Pero lo más triste de esta historia, sin quitarle un ápice de gravedad a la situación, es que en nueve años de residencia (¡de supervivencia, diría yo!) en Canarias, Marcelita sólo ha podido ir en una sola ocasión a Colombia a visitar a su familia, que, además, y debido a sus carencias económicas, tuvo que enviarle el dinero para el viaje. Con la dificultad añadida de tener que recurrir a una compatriota canguro que cuidara de sus hijos para poder viajar, viéndose obligada a pagarle el remanente que le habría sobrado del billete de avión, destinado a su estancia en Medellín, donde reside su gente.

Actualmente, Marcelita ya no ocupa una cutre habitación sin los más elementales servicios higiénicos-sanitarios. Ahora es inquilina de un pequeño pisito donde sobrevive con sus dos hijos, que ya van al colegio. Marcelita no sabe nada de Canarias, aunque vive en sus propias carnes la galopante crisis económica y el progresivo deterioro de esta tierra; y sólo conoce las experiencias que le ha tocado vivir y a las personas de su entorno laboral.

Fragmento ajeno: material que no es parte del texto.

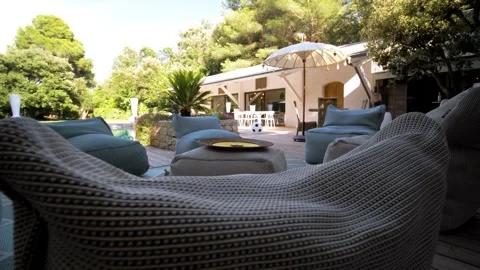 Slow orbiting shot around comfortable seating in a villas garden with a Stock Footage 285390812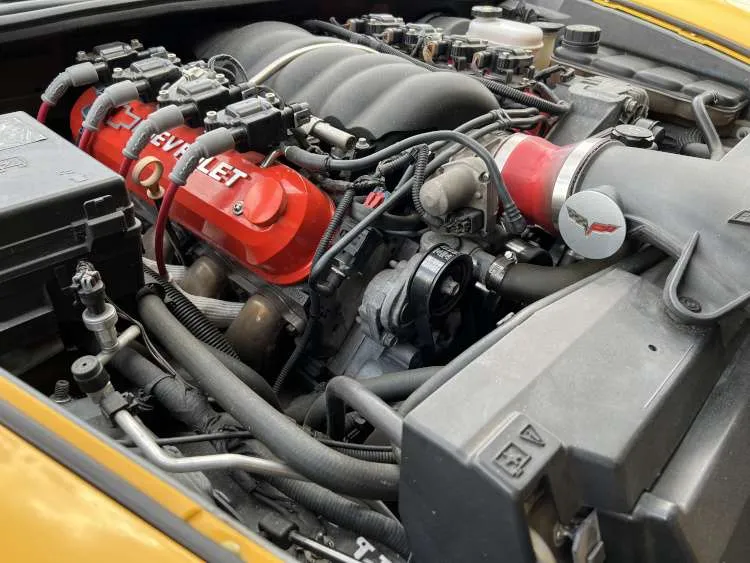 Close-up view of a high-performance Chevrolet Corvette C6 LS V8 engine bay, highlighting a set of custom red 'Chevrolet' branded valve covers, red spark plug wires, a detailed alternator, power steering reservoir, and custom air intake system.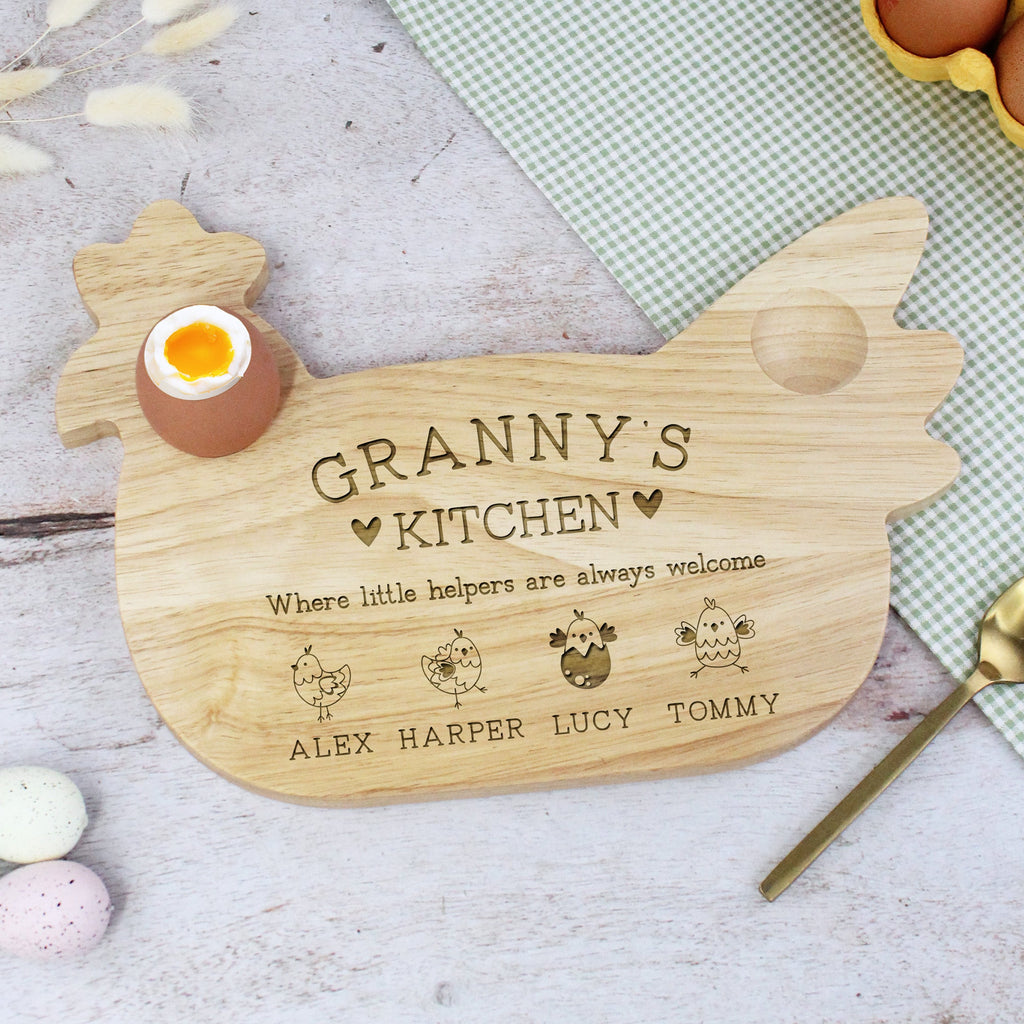 Wooden cutting board shaped like a chicken with engraved text on a table with eggs and a spoon.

Este relato es, pues, mi modesta aportación al merecido homenaje y reconocimiento que inspira la causa de esta joven valerosa, abnegada madre e incansable trabajadora. Toda una heroína anónima, desapercibida, en una sociedad egoísta, insolidaria y deshumanizada. ¡Mucha suerte, Marcelita; te deseo lo mejor para ti y tus hijos, de todo corazón! ¡¡Cuídate mucho!!